原文抜粋:
········

ビデオゲーム市場は今や全世界に及んでいます。そのため、提供する言語が多ければ多いほどビジネスになる、ということは明白なように思えます。しかし、時間と資金を投資する価値のある新興市場を見極めるにはどうすれば良いでしょうか?また、提供する言語が決まったとして、その市場でのローカライズ戦略はどのように立てれば良いでしょう?
ビデオゲームの多くは、英語、日本語、そして近年は中国語から他言語へ翻訳されています。意外に思われるかもしれませんが、世界で最も広く話されている言語のランキングで、英語は3位に過ぎません。1位は中国語、2位はスペイン語で、4位がアラビア語、5位にヒンディー語・ウルドゥー語が続きます。ここにチャンスがあることは明らかですが、では果たしてこれらの市場ではどれくらいビデオゲームがプレイされているのでしょうか?
また一方で、スウェーデン、オランダ、デンマーク、ノルウェー、フィンランド、スロベニア、エストニア、ルクセンブルグ、ポーランドは、英語能力の指数が高い国ですが、これらの国の国民はゲームをするのでしょうか?
デュー・ディリジェンス
NewzooやPlayer Researchなどのリサーチサービスでは、ビデオゲーム市場の分析を行っています。こうしたサービスは、ビデオゲームをプレイする人口が急増している国のうち、ローカライズ戦略に最適なROIを提供すべき国を判断する際に役立ちます。潜在的な市場でどのようなゲームプラットフォームが人気なのか見てみましょう。すべての国でPCやコンソールゲームが普及しているわけではなく、多くの新しいゲーマーはスマートフォンからスタートしています。例えば、インドではコンソールゲーム機のコストが高いため、スマートフォンがゲームの主流となっています。

········

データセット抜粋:
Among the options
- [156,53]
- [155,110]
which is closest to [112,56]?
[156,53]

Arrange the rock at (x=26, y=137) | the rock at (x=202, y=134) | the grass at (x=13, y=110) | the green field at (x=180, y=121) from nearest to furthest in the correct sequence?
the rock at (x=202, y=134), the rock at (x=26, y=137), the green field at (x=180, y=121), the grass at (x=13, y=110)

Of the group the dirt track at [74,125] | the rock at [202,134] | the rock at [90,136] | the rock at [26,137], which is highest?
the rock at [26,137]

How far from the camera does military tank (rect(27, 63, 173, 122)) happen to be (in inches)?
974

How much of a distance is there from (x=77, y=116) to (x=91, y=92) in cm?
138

········

課題一覧:
1. ビデオゲームのローカライズに関する原文の一部を書き直してください。「ビデオゲーム市場は今や全世界」を含む箇所から始めて「レイされているのでしょうか?」の後で終え、「スペイン語」を「フランス語」に置き換えてください。
2. ビデオゲームのローカライズに関する原文をもとに、次の問いに答えてください。
(a) 世界で最も広く話されている言語のランキングで、英語は何位ですか。
(b) 原文でビデオゲーム市場の分析を行うリサーチサービスとして挙げられているのはどれですか。
(c) インドでスマートフォンがゲームの主流となっているのはなぜですか。
3. ビデオゲームのローカライズに関する原文の続きを、最後の文の後から書き進めてください。

各課題の解答:
1.
ビデオゲーム市場は今や全世界に及んでいます。そのため、提供する言語が多ければ多いほどビジネスになる、ということは明白なように思えます。しかし、時間と資金を投資する価値のある新興市場を見極めるにはどうすれば良いでしょうか?また、提供する言語が決まったとして、その市場でのローカライズ戦略はどのように立てれば良いでしょう?
ビデオゲームの多くは、英語、日本語、そして近年は中国語から他言語へ翻訳されています。意外に思われるかもしれませんが、世界で最も広く話されている言語のランキングで、英語は3位に過ぎません。1位は中国語、2位はフランス語で、4位がアラビア語、5位にヒンディー語・ウルドゥー語が続きます。ここにチャンスがあることは明らかですが、では果たしてこれらの市場ではどれくらいビデオゲームがプレイされているのでしょうか?

2.
(a) 3位です。
(b) NewzooとPlayer Researchです。
(c) コンソールゲーム機のコストが高いためです。

3.
ゲーム人口が多様化している地域では、どのようなプラットフォームが人気を博しているのかを調べ、その歴史に基づいてローカライズ戦略を立てるとよいでしょう。ゲーマーはなぜプラットフォームを変えたのか?普及した要因は何だったのか?市場間の条件が似ていれば、そこに同様のビジネスチャンスを見出すことができるかもしれません。
また、新しい市場に進出する際には、ジャンルも重要なポイントになります。その地域ではどのようなゲームが好まれるのか。FPSが好きな地域であれば、RPGは根付かないかもしれません。
ターゲットとする市場の社会・経済的な多様性はどの程度か?これは、ビジネス拡大を期待できる地域を特定する際、非常に重要な情報となります。ゲームの価格設定も重要ですが、ローカライズ戦略においてさら重要なのは、「フリーミアム」や「マイクロ・トランザクション」モデルの台頭により、経済状況に左右されず、あらゆる人々がゲームに参加できるようになったということです。これは、より上質なゲーム体験への欲求を駆り立てるという利点もあり、ROIが高くなる傾向にあります。その市場での既存のゲームのダウンロード率や収益率を調査し、適合性を確認します。
最後に、競合他社はその新興市場で確かな地盤を築けているのかを調査します。他の企業が何をしたかを見て、その失敗や成功から学ぶことは悪いことではありません。部分的なローカライズではなく、完全な「翻訳」を行ったのか?また、ナレーションのローカライズではなくキャプションを採用したのか?このような洞察は、市場に浸透するためのローカライズ戦略を決定する上で重要な鍵となります。
細部への配慮
新しい市場への参入が決まったら、まずはその国の文化、つまり社会的規範やタブー、宗教的慣習などを徹底的に理解することが大切です。時には、対象となるゲームのストーリーが新しい市場の文化と大きく異なるために、ローカライズが大変なこともありますが、そのようなケースはほとんどありません。しかしながら、文化に関するミスを起こさないためにも、現地の専門家と連携を取ることができるローカライゼーション・プロバイダーと提携することが必要になります。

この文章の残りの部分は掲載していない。